**WRITTEN INSTRUCTION 1:** In the passage on Brown's coalition proposal, how many seats did the Liberals hold?

**SELECTED TEXT:**
-*-*-
Brown’s proposal, drawn up in consultation with Peter Mandelson, Alastair Campbell and Lord Adonis, presented significant difficulties. With 258 MPs, an alliance with the Liberals and their 57 seats would still leave Labour without a majority. But Brown’s group calculated on the possibility of either bringing on board Northern Ireland’s Social Democratic Labour Party and one Alliance MP, as well as the nationalist Scottish National Party and Plaid Cymru of Wales not being prepared to vote with the Tories.

The possibility of such a coalition was greeted with outrage by powerful sections of the ruling elite in Britain, as well as the financial markets, which believe that a Tory government alone will have the necessary political will to take on the working class.

The past 24 hours witnessed a hysterical campaign by the pro-Tory media, led by Rupert Murdoch’s News International, denouncing Brown for “squatting” in Number 10 and the Telegraph describing Brown’s constitutionally correct actions as “A very Labour coup” (See “The Tory press and 'democracy’”).

At the same time there was significant trading against the pound, which fell by more than a cent against the dollar, while the FTSE 100 fell by one percent.

In the end, however, the wishes of the ruling elite were imposed by leading figures associated with the Blairite wing of the Labour Party.

Former home secretary David Blunkett told the BBC that any deal with the Liberal Democrats would be “a coalition of the defeated” and accused the party of “behaving like every harlot in history.”
-*-*-
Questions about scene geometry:

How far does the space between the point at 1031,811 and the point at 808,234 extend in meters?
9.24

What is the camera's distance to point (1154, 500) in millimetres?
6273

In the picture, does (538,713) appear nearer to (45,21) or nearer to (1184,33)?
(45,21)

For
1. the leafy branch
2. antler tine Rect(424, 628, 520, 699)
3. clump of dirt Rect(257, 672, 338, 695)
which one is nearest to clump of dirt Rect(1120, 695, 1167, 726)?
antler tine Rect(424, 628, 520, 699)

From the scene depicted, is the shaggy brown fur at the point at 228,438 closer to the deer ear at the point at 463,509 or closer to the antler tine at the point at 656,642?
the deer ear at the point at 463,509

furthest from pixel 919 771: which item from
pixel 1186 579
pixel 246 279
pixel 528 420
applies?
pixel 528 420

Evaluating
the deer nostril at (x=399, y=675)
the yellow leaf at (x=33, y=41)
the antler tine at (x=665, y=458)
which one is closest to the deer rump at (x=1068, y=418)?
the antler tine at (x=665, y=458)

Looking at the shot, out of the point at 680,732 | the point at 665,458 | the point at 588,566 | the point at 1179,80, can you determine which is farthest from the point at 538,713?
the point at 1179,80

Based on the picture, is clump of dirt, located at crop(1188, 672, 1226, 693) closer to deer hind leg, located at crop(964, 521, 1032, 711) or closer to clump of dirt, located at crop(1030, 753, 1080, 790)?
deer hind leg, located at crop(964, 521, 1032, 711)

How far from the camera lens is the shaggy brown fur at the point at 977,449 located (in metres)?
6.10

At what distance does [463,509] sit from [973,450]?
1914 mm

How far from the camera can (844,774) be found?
-*-*-
**WRITTEN INSTRUCTION 2:** Set down all of the rows on scene geometry above, word for word.

**RESPONSE 1:** 57 seats

**RESPONSE 2:**
How far does the space between the point at 1031,811 and the point at 808,234 extend in meters?
9.24

What is the camera's distance to point (1154, 500) in millimetres?
6273

In the picture, does (538,713) appear nearer to (45,21) or nearer to (1184,33)?
(45,21)

For
1. the leafy branch
2. antler tine Rect(424, 628, 520, 699)
3. clump of dirt Rect(257, 672, 338, 695)
which one is nearest to clump of dirt Rect(1120, 695, 1167, 726)?
antler tine Rect(424, 628, 520, 699)

From the scene depicted, is the shaggy brown fur at the point at 228,438 closer to the deer ear at the point at 463,509 or closer to the antler tine at the point at 656,642?
the deer ear at the point at 463,509

furthest from pixel 919 771: which item from
pixel 1186 579
pixel 246 279
pixel 528 420
applies?
pixel 528 420

Evaluating
the deer nostril at (x=399, y=675)
the yellow leaf at (x=33, y=41)
the antler tine at (x=665, y=458)
which one is closest to the deer rump at (x=1068, y=418)?
the antler tine at (x=665, y=458)

Looking at the shot, out of the point at 680,732 | the point at 665,458 | the point at 588,566 | the point at 1179,80, can you determine which is farthest from the point at 538,713?
the point at 1179,80

Based on the picture, is clump of dirt, located at crop(1188, 672, 1226, 693) closer to deer hind leg, located at crop(964, 521, 1032, 711) or closer to clump of dirt, located at crop(1030, 753, 1080, 790)?
deer hind leg, located at crop(964, 521, 1032, 711)

How far from the camera lens is the shaggy brown fur at the point at 977,449 located (in metres)?
6.10

At what distance does [463,509] sit from [973,450]?
1914 mm

How far from the camera can (844,774) be found?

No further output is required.